**WHAT YOU HAVE TO DO**
Copy the n-gram generation text below, starting with "(defn list-unfold [generator" and going on through "b) '(0.5 0.5)))", renaming every "new-context" to "rolling-context".

* Start TEXT EXCERPT *

The idea behind update-context is that it will drop the first symbol at the beginning of the context and add the next one to the end of the context, to maintain a context of length \(n-1\). If the current context is less than length \(n-1\), it will first build up a context of that length by adding symbols.

Generating from an \(n\)-gram model

We can define a sampler for the \(n\)-gram model using a variant of the list-unfold function that we defined in a Bag of Words Models to use the $n$-gram contexts.

(defn list-unfold [generator n-gram-order context current stop?]
  (if (stop? current)
    (list current)
    (let [new-context (update-context n-gram-order context current)
          nxt (generator new-context)]
      (cons current
            (list-unfold generator
                         n-gram-order 
                         new-context
                         nxt
                         stop?)))))

(list-unfold
 (fn [context] (sample-categorical '(a b) '(0.5 0.5)))
 2                 ; n-gram-order
 '()               ; context
 'start            ; current 
 (fn [w] (= w 'a)) ; stop?
)

Note that we have changed two things about the preceding function from the list-unfold defined earlier. First, our stopping criterion has changed from using a fixed length to randomly generating a stop symbol. Second, we now generate based on a rolling context which we maintain with our update-context function.

* End TEXT EXCERPT *
* Start DATASET EXCERPT *

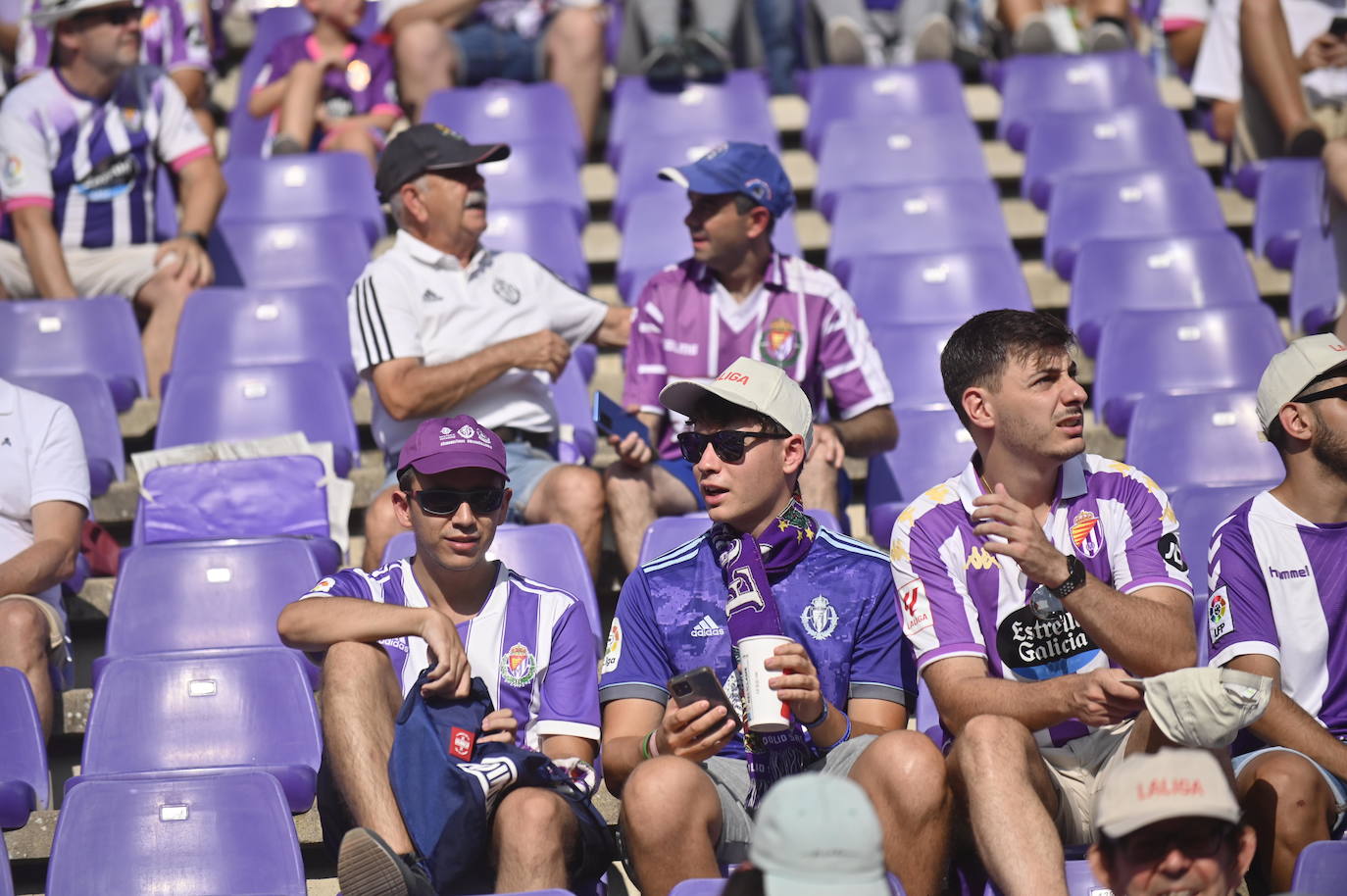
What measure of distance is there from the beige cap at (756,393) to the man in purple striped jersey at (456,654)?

* End DATASET EXCERPT *

**SOLUTION**
(defn list-unfold [generator n-gram-order context current stop?]
  (if (stop? current)
    (list current)
    (let [rolling-context (update-context n-gram-order context current)
          nxt (generator rolling-context)]
      (cons current
            (list-unfold generator
                         n-gram-order 
                         rolling-context
                         nxt
                         stop?)))))

(list-unfold
 (fn [context] (sample-categorical '(a b) '(0.5 0.5)))